◆ Dataset entries:
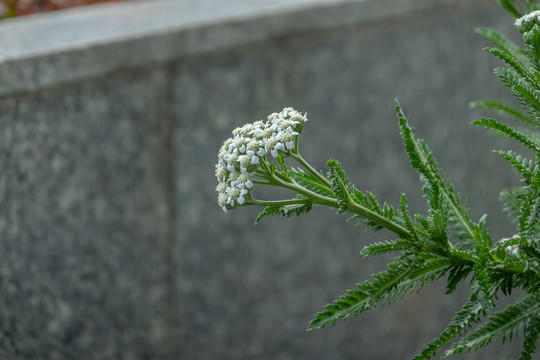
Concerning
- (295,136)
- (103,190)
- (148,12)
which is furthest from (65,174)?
(295,136)

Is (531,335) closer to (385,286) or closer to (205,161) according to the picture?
(385,286)

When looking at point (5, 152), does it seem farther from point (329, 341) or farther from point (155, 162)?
point (329, 341)

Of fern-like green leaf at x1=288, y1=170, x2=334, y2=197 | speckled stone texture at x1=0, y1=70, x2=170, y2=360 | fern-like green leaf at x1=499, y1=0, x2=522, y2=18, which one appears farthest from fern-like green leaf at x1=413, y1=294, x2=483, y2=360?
speckled stone texture at x1=0, y1=70, x2=170, y2=360

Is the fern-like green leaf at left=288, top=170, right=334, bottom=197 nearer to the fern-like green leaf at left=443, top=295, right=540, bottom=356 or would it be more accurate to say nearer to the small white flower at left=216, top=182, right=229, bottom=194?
the small white flower at left=216, top=182, right=229, bottom=194

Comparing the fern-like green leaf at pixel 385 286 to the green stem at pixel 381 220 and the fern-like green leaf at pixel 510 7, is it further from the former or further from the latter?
the fern-like green leaf at pixel 510 7

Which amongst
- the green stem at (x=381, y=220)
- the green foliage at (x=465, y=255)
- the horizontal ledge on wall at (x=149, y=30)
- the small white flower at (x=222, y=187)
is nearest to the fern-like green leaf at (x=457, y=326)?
the green foliage at (x=465, y=255)
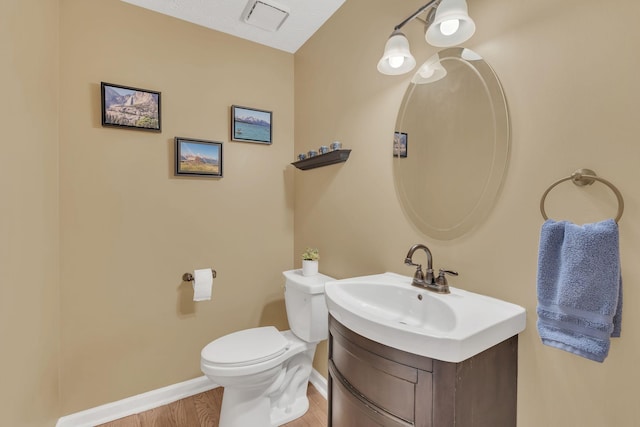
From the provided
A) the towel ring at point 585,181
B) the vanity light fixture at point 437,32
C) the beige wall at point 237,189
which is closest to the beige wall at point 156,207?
the beige wall at point 237,189

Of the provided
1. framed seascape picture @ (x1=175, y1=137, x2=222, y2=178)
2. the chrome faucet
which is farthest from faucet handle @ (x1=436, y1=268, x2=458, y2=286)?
framed seascape picture @ (x1=175, y1=137, x2=222, y2=178)

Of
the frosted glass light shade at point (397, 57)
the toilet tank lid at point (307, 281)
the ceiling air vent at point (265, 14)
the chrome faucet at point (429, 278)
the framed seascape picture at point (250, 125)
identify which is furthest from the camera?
the framed seascape picture at point (250, 125)

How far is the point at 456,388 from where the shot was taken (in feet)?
2.48

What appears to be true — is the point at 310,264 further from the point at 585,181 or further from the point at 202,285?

◆ Short exercise:
Retype the line containing "Comparing the fern-like" and all lines after it through the end of the material, exactly and only those, leaving out pictures.

◆ Answer below:
Comparing the fern-like green leaf at pixel 385 286 to the green stem at pixel 381 220 and the fern-like green leaf at pixel 510 7, is it further from the former or further from the latter?
the fern-like green leaf at pixel 510 7

Which amongst
- the green stem at (x=381, y=220)
- the green foliage at (x=465, y=255)
- the horizontal ledge on wall at (x=149, y=30)
- the small white flower at (x=222, y=187)
is nearest to the fern-like green leaf at (x=457, y=326)?
the green foliage at (x=465, y=255)
From the provided
A) the towel ring at point 585,181
B) the vanity light fixture at point 437,32
C) the beige wall at point 237,189
which is closest to the beige wall at point 156,207?
the beige wall at point 237,189

Of the provided
1. framed seascape picture @ (x1=175, y1=137, x2=222, y2=178)
2. the chrome faucet
which is farthest from faucet handle @ (x1=436, y1=268, x2=458, y2=286)?
framed seascape picture @ (x1=175, y1=137, x2=222, y2=178)

Of
the frosted glass light shade at point (397, 57)
the toilet tank lid at point (307, 281)
the ceiling air vent at point (265, 14)
the chrome faucet at point (429, 278)
the framed seascape picture at point (250, 125)
identify which is furthest from the camera?
the framed seascape picture at point (250, 125)

How far is the point at 456,388 from where the shot was taken (in feet)?
2.48

What appears to be true — is the point at 310,264 further from the point at 585,181 or further from the point at 202,285?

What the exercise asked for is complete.